#### Task brief
In the passage on motor-drive resistors, what gives the resistor its low inductance?

— Begin Source passage —

This disclosure relates broadly to an electric motor assembly for driving a pump, and more particularly to an electric motor assembly having a matrix converter with a low inductance resistor.

Electric motors can be used in a wide variety of applications. One such example is industrial pumps, which are used to pump fluids, such as chemicals, in an industrial setting (e.g., a chemical manufacturing plant). Such pumps include an electric motor to drive the pump (e.g., drive the rotation of the pump impeller).

It is an object of this disclosure to provide an electric motor assembly (e.g., for use with industrial pumps) that allows precise speed control of the electric motor and allows the electric motor to run at speeds higher than the input line frequency and allows increased pressure or flow of a pump coupled to the electric motor with the same sized pump.

In accordance with one aspect of the disclosure, a resistor assembly for a matrix converter used in a motor drive circuit for an electric motor assembly is provided. The resistor assembly has low inductance and a generally circular shape.

In accordance with another aspect of the disclosure, a low inductance resistor for a matrix converter used in a motor drive circuit for an electric motor assembly is provided. The resistor has a pair of conductor elements that extend from input and output connectors and are routed adjacent each other so that the resistor defines a generally annular shape. Current flows through the pair of adjacent conductor elements such that magnetic fields generated thereby cancel each other out, thereby providing the resistor with low inductance.

In accordance with another aspect of the disclosure, a low inductance resistor for a matrix converter used in a motor drive circuit for an electric motor assembly is provided. The resistor has a pair of conductor elements that extend from input and output connectors and extend adjacent each other along a curved serpentine path. Current flows through the pair of conductor elements so that magnetic fields generated thereby cancel each other out, thereby providing the resistor with low inductance.

In accordance with another aspect of the disclosure, a resistor assembly for a motor drive circuit of an electric motor assembly for driving a pump is provided. The resistor assembly comprises an input connector, an output connector, and a pair of conductor elements extending from the input and output connectors. The pair of conductor elements extend adjacent each other along a curved serpentine path so the resistor assembly has a generally circular outer perimeter and a generally circular inner perimeter. The curved serpentine path of the pair of conductor elements allows current to flow through the pair of conductor elements so that magnetic fields generated by the current flow through the pair of conductor elements cancel each other, thereby providing the resistor assembly with low inductance.

— End Source passage —
— Begin Record set —

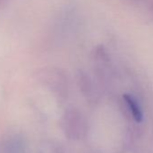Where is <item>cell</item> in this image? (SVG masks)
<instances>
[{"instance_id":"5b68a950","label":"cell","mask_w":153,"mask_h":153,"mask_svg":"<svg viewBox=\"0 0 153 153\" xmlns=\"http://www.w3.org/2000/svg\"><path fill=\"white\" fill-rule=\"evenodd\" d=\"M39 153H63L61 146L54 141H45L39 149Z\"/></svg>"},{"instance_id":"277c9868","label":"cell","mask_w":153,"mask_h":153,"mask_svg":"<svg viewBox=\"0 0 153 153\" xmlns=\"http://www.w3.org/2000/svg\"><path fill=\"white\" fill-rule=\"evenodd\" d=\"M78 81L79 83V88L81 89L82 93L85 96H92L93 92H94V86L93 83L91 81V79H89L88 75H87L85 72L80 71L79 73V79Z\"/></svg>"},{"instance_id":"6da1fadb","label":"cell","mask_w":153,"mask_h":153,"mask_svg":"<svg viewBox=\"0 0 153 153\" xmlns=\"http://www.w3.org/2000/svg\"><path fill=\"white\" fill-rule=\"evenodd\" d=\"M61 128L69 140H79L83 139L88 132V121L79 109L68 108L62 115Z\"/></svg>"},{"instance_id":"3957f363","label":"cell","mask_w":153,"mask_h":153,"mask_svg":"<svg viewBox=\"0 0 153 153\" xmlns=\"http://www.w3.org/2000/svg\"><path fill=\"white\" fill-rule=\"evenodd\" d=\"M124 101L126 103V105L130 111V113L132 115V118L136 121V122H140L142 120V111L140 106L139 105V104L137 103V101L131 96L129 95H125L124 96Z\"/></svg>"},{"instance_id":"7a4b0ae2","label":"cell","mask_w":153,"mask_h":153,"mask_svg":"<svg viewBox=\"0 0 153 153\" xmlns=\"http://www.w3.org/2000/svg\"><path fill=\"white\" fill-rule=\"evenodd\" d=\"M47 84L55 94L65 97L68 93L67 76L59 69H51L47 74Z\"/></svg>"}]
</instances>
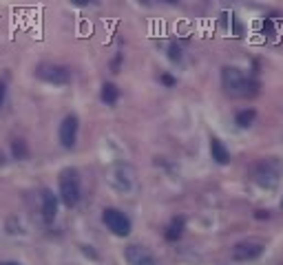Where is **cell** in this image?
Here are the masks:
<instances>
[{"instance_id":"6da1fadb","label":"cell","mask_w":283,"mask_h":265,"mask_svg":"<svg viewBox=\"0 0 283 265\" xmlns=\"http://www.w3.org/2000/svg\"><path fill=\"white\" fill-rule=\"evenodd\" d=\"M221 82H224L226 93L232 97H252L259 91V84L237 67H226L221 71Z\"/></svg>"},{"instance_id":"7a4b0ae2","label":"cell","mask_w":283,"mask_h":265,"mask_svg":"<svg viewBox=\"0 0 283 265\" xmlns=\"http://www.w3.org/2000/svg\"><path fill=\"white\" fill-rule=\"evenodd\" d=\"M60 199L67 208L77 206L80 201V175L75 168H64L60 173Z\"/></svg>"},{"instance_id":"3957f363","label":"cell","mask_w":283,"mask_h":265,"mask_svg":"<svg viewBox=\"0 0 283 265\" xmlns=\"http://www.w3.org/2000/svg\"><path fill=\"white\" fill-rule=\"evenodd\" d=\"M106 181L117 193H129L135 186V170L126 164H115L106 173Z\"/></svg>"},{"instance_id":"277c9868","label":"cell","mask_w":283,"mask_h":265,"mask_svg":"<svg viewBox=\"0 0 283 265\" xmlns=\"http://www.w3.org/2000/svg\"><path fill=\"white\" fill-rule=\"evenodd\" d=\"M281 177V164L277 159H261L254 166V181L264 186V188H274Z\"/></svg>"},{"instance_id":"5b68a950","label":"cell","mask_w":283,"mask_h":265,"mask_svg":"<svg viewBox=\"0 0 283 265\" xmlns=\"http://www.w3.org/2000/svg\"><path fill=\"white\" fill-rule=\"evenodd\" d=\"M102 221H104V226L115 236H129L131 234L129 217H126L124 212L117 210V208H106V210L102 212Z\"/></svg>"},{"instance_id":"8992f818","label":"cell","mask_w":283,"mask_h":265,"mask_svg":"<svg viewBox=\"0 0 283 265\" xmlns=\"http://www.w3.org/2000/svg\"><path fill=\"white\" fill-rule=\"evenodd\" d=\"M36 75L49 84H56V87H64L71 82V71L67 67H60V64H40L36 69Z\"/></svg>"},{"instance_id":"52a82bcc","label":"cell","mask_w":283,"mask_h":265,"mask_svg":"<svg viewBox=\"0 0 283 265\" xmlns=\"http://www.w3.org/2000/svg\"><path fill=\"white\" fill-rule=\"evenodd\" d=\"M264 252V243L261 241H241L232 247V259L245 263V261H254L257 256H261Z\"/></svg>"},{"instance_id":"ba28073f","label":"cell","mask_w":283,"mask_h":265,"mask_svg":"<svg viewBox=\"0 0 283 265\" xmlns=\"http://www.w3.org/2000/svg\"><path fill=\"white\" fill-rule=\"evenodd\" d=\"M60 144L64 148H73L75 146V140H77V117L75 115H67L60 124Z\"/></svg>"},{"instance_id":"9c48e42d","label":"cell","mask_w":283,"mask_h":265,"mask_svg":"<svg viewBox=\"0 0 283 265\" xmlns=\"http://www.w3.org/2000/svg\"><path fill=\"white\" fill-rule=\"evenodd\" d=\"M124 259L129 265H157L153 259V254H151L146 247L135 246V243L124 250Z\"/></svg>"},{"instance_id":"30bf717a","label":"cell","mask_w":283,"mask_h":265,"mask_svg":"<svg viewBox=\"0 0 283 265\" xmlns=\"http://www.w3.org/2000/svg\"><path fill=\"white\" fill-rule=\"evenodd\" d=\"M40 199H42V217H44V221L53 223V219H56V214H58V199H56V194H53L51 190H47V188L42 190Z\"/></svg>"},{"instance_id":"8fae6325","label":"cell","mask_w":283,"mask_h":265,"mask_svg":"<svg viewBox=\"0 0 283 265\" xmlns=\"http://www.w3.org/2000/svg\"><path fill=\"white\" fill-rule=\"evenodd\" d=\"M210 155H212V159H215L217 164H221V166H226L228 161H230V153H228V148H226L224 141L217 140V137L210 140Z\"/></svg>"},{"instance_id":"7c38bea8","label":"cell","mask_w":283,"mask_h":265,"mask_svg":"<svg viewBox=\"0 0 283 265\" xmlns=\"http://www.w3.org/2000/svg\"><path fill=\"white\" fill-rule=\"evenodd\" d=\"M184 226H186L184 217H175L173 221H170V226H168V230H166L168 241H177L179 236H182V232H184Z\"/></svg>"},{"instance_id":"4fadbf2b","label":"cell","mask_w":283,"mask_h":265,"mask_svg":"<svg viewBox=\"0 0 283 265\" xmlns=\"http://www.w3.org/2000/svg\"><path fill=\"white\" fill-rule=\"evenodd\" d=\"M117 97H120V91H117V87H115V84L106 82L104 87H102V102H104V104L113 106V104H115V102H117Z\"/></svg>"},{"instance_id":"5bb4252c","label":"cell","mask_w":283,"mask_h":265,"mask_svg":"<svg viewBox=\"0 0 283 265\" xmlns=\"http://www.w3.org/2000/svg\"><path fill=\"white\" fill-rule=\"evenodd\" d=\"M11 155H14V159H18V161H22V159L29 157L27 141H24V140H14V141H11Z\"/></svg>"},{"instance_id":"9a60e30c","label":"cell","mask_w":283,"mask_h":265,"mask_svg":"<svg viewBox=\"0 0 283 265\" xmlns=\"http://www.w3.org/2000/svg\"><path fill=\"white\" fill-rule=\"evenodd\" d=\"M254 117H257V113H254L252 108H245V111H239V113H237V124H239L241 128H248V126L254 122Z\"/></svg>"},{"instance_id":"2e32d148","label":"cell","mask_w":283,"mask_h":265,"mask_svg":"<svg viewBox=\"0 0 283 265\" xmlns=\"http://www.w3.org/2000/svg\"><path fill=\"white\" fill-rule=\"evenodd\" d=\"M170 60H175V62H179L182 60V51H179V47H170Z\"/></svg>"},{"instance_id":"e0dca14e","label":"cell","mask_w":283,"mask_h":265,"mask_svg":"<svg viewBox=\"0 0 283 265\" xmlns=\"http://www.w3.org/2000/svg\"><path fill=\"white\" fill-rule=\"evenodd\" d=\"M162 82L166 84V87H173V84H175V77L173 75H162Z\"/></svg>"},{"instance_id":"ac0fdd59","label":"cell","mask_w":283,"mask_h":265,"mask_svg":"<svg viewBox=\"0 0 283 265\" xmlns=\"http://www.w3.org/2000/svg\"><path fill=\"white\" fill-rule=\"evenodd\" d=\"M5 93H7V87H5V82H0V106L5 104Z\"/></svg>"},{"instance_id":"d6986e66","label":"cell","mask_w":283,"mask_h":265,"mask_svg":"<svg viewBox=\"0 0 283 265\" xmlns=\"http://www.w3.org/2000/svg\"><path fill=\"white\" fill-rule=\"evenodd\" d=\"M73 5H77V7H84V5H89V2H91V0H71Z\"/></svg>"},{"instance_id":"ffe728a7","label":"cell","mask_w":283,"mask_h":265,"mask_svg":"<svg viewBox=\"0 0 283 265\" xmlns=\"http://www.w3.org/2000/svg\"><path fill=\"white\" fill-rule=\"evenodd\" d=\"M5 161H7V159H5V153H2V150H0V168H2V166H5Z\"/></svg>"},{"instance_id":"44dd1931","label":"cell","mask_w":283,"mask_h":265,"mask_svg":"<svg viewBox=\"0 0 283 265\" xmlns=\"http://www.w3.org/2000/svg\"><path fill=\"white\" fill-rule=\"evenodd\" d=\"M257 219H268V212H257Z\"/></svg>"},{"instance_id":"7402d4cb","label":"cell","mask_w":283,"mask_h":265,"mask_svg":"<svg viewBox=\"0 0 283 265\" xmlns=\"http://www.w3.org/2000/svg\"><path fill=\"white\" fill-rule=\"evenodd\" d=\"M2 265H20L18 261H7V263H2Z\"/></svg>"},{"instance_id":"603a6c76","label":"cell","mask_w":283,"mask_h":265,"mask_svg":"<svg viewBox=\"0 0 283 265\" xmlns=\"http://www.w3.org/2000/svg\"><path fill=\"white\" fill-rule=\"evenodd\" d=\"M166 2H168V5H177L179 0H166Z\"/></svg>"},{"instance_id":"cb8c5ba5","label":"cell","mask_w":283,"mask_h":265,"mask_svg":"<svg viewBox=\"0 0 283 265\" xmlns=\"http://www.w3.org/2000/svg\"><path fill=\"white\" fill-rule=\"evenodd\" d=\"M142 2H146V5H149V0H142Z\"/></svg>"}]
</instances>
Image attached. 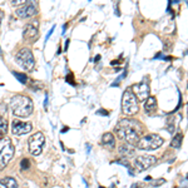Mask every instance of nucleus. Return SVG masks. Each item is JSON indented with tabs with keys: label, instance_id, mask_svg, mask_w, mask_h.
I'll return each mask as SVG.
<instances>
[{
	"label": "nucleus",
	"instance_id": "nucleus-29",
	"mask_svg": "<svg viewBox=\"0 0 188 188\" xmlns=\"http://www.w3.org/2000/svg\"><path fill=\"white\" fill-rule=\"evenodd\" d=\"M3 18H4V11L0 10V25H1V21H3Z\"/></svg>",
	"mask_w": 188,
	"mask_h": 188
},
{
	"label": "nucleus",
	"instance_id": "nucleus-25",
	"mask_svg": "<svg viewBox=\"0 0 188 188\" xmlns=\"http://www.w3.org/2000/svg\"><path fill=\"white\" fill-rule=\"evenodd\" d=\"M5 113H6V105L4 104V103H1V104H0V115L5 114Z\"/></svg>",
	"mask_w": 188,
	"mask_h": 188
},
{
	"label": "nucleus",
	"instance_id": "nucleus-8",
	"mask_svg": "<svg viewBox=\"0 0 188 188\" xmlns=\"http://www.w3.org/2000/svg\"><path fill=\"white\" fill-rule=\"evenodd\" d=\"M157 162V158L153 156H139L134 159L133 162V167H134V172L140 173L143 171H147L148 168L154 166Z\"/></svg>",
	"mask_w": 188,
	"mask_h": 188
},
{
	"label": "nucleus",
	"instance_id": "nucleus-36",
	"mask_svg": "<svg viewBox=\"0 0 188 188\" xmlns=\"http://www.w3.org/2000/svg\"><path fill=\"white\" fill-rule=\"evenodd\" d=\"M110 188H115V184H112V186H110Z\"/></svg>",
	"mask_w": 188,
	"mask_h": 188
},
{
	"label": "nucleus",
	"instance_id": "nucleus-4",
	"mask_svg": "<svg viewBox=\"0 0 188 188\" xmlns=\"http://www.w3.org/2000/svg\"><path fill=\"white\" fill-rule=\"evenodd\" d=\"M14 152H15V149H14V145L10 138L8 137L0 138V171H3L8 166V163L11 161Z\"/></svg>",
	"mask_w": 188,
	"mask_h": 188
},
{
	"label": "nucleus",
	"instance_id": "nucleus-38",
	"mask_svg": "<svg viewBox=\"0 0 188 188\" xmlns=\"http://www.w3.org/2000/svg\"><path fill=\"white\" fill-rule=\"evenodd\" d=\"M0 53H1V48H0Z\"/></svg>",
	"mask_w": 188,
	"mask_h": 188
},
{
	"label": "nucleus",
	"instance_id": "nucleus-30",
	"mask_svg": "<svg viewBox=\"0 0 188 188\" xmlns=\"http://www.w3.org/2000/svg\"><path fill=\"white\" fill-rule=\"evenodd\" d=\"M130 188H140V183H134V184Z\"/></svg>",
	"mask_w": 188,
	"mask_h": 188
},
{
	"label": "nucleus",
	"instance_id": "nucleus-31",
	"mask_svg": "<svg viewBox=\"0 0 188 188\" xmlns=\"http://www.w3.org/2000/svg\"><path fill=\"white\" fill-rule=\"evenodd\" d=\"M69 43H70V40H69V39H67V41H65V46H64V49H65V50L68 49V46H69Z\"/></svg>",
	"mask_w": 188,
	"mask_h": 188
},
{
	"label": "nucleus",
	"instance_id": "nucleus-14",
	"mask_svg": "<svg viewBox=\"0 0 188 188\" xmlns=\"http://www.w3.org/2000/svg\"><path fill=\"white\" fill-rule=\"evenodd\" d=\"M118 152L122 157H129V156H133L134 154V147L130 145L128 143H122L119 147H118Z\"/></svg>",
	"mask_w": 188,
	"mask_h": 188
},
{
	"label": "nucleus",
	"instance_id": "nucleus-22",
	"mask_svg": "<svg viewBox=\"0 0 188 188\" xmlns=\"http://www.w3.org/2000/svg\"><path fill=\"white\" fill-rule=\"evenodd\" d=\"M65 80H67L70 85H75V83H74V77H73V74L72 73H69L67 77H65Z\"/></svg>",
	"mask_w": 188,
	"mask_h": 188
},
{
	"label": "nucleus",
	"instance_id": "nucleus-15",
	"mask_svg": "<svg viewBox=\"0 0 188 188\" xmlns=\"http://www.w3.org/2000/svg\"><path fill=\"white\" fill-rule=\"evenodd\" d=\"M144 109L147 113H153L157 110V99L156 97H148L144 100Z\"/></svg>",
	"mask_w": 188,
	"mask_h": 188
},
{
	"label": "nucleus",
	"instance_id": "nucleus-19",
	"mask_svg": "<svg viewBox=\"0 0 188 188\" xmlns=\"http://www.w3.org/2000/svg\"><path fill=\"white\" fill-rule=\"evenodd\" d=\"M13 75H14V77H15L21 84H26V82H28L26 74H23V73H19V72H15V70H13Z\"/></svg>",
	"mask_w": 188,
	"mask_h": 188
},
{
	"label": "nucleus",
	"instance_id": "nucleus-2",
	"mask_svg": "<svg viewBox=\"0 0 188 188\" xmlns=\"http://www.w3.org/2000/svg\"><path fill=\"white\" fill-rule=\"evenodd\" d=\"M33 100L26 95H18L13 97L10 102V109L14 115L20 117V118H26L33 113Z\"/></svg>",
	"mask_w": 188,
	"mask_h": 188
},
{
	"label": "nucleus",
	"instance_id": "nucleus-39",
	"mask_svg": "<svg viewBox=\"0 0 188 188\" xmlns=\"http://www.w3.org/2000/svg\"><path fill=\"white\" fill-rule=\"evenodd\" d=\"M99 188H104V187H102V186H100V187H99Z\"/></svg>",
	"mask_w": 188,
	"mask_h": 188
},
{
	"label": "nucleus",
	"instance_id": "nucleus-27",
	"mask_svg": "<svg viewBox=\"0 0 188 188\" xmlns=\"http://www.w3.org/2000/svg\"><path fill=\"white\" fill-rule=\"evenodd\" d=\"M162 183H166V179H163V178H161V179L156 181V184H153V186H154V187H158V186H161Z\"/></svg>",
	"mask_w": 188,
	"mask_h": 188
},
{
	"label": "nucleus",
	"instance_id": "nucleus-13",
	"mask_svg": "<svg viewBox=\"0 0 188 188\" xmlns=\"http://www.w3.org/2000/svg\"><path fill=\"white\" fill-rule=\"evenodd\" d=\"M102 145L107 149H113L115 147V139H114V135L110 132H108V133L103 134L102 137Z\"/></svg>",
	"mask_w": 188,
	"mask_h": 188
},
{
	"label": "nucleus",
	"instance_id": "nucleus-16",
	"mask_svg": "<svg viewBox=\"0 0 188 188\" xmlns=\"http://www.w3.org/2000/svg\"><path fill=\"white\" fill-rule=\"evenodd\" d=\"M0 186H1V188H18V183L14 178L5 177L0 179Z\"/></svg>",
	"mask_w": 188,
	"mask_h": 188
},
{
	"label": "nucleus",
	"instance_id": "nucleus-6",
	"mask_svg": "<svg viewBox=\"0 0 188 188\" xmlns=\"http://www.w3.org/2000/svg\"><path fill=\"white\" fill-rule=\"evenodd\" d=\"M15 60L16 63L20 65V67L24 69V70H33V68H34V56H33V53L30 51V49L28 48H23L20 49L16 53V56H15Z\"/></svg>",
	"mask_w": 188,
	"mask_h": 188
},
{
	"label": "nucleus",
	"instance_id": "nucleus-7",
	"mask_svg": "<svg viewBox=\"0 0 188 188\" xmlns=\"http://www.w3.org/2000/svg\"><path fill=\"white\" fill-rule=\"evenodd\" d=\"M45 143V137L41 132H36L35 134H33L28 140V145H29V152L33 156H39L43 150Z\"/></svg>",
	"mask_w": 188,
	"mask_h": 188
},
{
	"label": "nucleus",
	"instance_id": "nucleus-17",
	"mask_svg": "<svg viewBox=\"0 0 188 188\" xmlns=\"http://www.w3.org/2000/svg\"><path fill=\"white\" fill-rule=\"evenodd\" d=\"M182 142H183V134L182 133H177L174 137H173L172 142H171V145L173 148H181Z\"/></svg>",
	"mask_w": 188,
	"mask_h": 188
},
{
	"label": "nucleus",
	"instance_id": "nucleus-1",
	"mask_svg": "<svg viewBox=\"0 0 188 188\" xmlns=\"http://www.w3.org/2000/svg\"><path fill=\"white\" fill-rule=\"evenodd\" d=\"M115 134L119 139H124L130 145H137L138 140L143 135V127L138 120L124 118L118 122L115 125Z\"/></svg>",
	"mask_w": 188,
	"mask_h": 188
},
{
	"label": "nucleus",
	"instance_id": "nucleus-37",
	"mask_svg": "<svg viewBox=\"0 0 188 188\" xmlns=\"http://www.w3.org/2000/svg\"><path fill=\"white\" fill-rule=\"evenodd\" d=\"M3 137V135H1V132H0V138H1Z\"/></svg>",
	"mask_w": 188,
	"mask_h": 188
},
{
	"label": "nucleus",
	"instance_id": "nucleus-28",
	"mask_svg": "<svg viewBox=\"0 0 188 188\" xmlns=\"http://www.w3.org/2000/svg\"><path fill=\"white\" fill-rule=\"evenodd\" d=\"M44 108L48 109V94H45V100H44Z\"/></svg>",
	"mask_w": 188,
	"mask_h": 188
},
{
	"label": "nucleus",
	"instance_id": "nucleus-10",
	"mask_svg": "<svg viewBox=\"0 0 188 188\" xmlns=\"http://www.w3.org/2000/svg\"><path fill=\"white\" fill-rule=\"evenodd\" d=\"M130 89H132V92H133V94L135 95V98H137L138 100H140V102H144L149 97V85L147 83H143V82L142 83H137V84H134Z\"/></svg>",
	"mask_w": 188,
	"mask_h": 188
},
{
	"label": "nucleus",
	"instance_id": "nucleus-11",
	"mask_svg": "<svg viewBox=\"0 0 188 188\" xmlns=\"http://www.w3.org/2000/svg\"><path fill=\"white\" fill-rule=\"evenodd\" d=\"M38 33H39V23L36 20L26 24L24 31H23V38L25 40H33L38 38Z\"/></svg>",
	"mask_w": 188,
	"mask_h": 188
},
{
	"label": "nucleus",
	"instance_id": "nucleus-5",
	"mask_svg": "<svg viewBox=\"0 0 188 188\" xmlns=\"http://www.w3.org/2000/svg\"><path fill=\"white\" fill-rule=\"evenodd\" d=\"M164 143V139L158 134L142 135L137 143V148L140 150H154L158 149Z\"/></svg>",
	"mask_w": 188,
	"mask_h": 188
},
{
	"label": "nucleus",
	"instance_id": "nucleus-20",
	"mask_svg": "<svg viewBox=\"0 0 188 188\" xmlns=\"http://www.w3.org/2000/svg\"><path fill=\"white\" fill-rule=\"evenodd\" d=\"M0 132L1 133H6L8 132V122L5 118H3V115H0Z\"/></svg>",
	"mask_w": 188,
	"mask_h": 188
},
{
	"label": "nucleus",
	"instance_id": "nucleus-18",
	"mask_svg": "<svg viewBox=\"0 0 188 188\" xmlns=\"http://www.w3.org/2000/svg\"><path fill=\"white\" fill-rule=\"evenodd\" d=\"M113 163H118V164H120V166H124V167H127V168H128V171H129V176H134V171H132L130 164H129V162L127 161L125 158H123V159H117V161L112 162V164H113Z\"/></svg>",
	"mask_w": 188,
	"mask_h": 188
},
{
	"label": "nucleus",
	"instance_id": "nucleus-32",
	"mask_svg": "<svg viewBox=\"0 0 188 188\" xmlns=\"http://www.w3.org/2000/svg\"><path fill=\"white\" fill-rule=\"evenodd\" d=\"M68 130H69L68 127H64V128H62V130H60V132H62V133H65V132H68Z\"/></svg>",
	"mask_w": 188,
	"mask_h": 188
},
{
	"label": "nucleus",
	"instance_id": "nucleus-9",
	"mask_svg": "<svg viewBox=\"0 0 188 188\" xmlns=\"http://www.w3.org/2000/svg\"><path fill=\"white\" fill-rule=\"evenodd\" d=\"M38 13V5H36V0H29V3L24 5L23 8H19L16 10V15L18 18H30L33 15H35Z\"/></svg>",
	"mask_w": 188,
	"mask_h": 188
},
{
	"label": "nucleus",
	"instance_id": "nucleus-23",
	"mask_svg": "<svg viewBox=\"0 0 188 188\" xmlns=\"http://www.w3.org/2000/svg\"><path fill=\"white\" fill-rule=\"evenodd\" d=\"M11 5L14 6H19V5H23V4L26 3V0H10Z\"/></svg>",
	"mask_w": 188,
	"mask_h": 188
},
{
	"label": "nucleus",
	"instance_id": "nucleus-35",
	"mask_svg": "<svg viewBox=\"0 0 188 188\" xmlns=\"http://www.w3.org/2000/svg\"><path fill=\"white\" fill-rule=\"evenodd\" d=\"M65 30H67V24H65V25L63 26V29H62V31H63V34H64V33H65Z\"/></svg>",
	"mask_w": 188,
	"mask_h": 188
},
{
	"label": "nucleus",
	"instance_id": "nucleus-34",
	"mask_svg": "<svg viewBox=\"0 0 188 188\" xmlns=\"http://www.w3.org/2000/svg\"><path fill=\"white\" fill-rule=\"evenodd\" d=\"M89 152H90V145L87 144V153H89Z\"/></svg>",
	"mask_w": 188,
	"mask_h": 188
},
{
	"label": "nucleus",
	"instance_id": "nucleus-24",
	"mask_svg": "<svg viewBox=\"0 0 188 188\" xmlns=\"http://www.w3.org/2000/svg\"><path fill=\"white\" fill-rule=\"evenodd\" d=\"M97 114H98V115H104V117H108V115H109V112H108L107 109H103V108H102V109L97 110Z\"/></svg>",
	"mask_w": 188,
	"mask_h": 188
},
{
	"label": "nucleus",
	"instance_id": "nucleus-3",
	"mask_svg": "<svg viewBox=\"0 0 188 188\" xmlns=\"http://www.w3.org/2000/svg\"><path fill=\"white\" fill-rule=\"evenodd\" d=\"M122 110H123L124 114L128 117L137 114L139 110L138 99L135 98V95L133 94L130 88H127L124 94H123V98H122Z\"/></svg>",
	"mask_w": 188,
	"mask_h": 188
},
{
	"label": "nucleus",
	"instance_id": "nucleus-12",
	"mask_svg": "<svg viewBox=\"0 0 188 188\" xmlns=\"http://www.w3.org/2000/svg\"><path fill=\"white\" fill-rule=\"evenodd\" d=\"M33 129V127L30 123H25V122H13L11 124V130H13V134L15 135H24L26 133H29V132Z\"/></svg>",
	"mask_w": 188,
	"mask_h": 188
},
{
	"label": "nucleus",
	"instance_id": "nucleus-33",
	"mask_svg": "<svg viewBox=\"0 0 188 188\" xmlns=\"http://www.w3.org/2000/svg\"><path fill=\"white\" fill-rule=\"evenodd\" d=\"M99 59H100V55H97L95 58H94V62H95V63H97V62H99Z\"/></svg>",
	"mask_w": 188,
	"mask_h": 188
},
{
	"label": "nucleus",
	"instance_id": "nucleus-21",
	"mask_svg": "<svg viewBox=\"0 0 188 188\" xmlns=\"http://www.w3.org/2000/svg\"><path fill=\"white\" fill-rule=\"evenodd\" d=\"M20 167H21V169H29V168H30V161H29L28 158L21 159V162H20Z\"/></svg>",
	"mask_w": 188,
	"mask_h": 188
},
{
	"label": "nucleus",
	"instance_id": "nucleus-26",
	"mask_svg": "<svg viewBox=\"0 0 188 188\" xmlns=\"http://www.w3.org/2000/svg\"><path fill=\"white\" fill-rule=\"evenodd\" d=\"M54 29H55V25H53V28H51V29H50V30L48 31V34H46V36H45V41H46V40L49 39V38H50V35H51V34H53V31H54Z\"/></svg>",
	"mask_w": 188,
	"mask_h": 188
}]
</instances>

— End Record set —

#### Answer
Current flows through the pair of adjacent conductor elements so that the magnetic fields they generate cancel each other out.